The silver economy is potentially a very lucrative industry that can leverage market forces to meet the needs of older adults as consumers, and alleviate demand on public services as well (Irving, 2018[97]; Rut Sigurjónsdóttir, Stjernberg and Wøien Meijer, 2021[98]). However, the silver economy does not only stand to benefit the ageing. While the goods and services it produces serve the ageing, it could also create jobs for workers across the age spectrum, including young people.

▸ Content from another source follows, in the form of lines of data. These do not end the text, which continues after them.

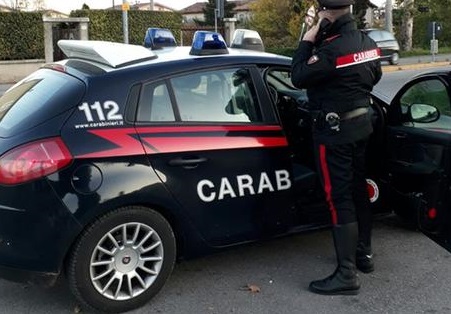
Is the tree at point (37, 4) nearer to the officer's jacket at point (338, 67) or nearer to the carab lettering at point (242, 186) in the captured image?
the carab lettering at point (242, 186)

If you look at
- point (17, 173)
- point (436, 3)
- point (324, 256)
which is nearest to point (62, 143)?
point (17, 173)

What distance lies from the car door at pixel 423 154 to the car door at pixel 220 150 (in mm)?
849

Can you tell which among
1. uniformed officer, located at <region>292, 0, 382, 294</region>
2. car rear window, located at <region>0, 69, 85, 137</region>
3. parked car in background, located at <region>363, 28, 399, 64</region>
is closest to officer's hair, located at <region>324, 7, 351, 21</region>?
uniformed officer, located at <region>292, 0, 382, 294</region>

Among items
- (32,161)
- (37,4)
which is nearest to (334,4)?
(32,161)

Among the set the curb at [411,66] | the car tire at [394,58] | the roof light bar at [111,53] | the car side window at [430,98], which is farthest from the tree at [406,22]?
the roof light bar at [111,53]

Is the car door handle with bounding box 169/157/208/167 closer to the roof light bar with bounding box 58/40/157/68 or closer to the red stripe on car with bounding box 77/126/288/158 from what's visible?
the red stripe on car with bounding box 77/126/288/158

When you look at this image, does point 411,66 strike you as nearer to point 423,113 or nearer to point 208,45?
point 423,113

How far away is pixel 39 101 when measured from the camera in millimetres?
3357

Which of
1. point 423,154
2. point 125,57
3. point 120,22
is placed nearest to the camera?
point 125,57

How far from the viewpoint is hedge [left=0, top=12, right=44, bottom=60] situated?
1984cm

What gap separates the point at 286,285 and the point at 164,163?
117 centimetres

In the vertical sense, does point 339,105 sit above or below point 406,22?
below

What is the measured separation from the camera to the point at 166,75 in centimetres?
347

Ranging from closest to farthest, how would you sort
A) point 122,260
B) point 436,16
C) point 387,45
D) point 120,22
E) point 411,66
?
1. point 122,260
2. point 120,22
3. point 411,66
4. point 387,45
5. point 436,16
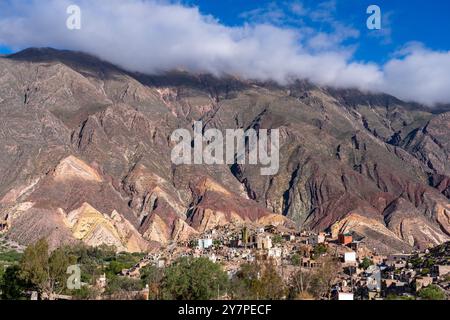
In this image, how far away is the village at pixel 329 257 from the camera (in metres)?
53.5

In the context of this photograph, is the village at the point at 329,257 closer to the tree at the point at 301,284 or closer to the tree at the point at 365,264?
the tree at the point at 365,264

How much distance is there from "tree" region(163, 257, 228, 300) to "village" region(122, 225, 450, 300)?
7737mm

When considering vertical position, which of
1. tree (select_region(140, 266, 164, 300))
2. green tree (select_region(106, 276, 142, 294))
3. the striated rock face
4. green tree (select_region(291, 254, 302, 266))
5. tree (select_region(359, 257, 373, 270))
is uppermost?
the striated rock face

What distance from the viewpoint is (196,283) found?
40844 millimetres

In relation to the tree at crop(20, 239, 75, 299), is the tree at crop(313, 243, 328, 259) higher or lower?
higher

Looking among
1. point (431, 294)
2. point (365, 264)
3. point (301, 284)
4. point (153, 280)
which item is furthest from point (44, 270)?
point (365, 264)

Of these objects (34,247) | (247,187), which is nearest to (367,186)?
(247,187)

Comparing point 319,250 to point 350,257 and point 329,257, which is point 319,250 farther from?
point 329,257

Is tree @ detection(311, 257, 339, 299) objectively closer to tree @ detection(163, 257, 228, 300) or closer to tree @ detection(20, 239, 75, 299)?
tree @ detection(163, 257, 228, 300)

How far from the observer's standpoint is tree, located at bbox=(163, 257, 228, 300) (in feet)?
131

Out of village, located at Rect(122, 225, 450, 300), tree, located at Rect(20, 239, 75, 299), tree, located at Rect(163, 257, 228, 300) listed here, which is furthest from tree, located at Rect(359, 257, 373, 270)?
tree, located at Rect(20, 239, 75, 299)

Investing in young people as both workers and consumers, as well as leveraging assets such as urban land and public space, can help cities create jobs and stimulate the local economy as well. Helsinki, Finland, operates one of many universal one-stop guidance centres for youth across Finland called Ohjaamo, which provide face-to-face and free-of-charge wrap-around support to individuals under the age of 30 in search of jobs, housing and services (OECD, 2024[99]). Twenty-two percent of all young people visiting Ohjaamo for whom data were collected transitioned into open labour market jobs, while 32% applied for training and 7% secured a place to live. Promoting cultural activities such as outdoor festivals and responsible nightlife can also make cities more appealing to young people while creating service and hospitality jobs. Leveraging brownfield sites to provide educational and work opportunities can have an impact as well.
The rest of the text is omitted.